So GC.Collect seems to fix the file reading issue.

However, I'm just wondering HOW what kind of memory is freed from this debugging, as it removes 247.83 MB of memory when I call GC.Collect ().

Therefore, I would like to know which objects or memory are freed, because I thought that .NET should have a good built-in garbage collection, and if it makes this “free” memory over time, I should call GC.Collect () regularly every time to free up memory or this amount of memory generated only due to the fact that the first attempt to read the log file into memory failed?

Obviously, it did not work with large files for some time, until I tried to use GC.Collect, which I had never used before, so I just wonder where the memory came from when it is going in the usual way, and should it call elsewhere.

This is a Windows service application that contains a link to a DLL that calls many HTTP calls to a third-party API using JSON during the day, using multiple timers to control every task that it needs to complete. Therefore, it works continuously if I do not manually stop the service.

So I have to call GC.Collect () one night as well as in other articles that people say to leave garbage collection in the system, but from this instance it helped quickly solve a problem in which there is not enough memory (I I have a 64-bit 64-bit computer on which this works).

+5

garbage-collection c # io .net readfile

Monkey magic Apr 11 '16 at 9:33

source share

5 answers

First, make sure that you close (delete) all files, otherwise the internal file buffers will not be released until the GC detects that you forgot to close the file.

If you do not need to copy the file, just rename it (FileInfo.Rename). This is a common way to handle log files.

If you do not need to process the data, use FileInfo.CopyTo or CopyTo (Stream) , so the text will be copied using a reasonable small buffer, and memory will never be allocated to store all the text at the same time.

If you need to process the text, read one line at a time, this will result in a large number of small lines, rather than one very large line. . GC GC is very good at rebuilding a small short-lived facility. No need to specify the entire log file in memory at the same time. Creating a custom iterator that returns lines in a file will be one way to do this.

+6

Ian ringrose Apr 11 '16 at 12:57

source share

We can only guess. Since you have enough free memory (and non-contiguous virtual address space), the problem is most likely due to the inability to allocate sufficient contiguous memory. Things that need the most contiguous memory are almost exclusively arrays, such as a support array for your queue. When everything works correctly, the address space is compacted regularly (part of the GC), and you maximize the available continuous memory. If this does not work, something is preventing the seal from working properly — for example, fixed handles, for example, used for I / O.

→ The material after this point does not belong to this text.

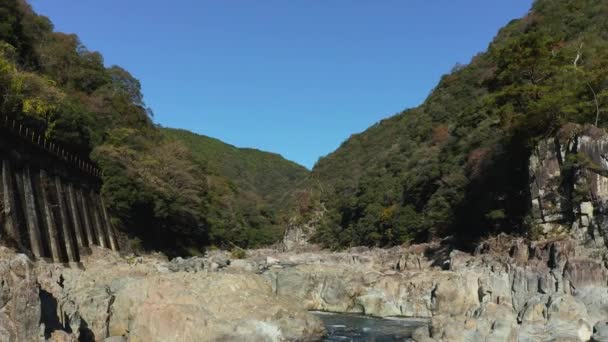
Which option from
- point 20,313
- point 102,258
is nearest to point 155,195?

Why does explicit GC.Collect() help? It is possible that you are at the point where all these fixed handles are released and the seal really works. Try using something like VMMap or CLRProfiler to see how objects fit in the address space - a typical case of compaction problems - when you have something like 99% free space in your memory, but nowhere else is enough to allocate a new object (strings and arrays do not work very well with memory fragmentation). Another typical case is that when allocating unmanaged memory (e.g. for buffers) you neglect to use GC.AddMemoryPressure , so the GC has no idea that it should really start collecting already. Again, CLRProfiler is very useful when viewing when the GC happens, and how it maps to memory usage.

If memory fragmentation is really a problem, you need to find out why. This is actually a somewhat complicated process, and it may take some work with something like WinDbg, which is at least quite difficult to use. I / O always means several pinned buffers, so if you perform many I / O operations in parallel, you interfere with the proper functioning of the GC. The GC tries to handle this by creating a few heaps (depending on the exact GC configuration you work in, but looking at your case, the GC server really should be what you use - you use it on Windows Server, right? ), and I saw hundreds of heaps created to “fix” the fragmentation problem, but ultimately it's doomed to failure.

If you need to use fixed pens, you really want to select them once and, if possible, reuse them. Pinning does not allow the GC to do its job, so you only need to attach material that does not need to be moved to memory (heap objects of large objects, pre-allocated buffers at the bottom of the heap ...) or at least pin as short as possible.

In general, reusing buffers is a good idea. Unfortunately, this means that you want to avoid string and similar constructs in your code like this - string immutable means that every single line you read must be a separate object. Fortunately, you do not have to deal with string in your case - a simple byte[] buffer will work just as well - just find 0x13, 0x10 instead of "\r\n" . The main problem is that you need to store a lot of data in memory at the same time - you either need to minimize this, or make sure that the buffers are allocated where they are used best; for file data, the LOH buffer will be very useful.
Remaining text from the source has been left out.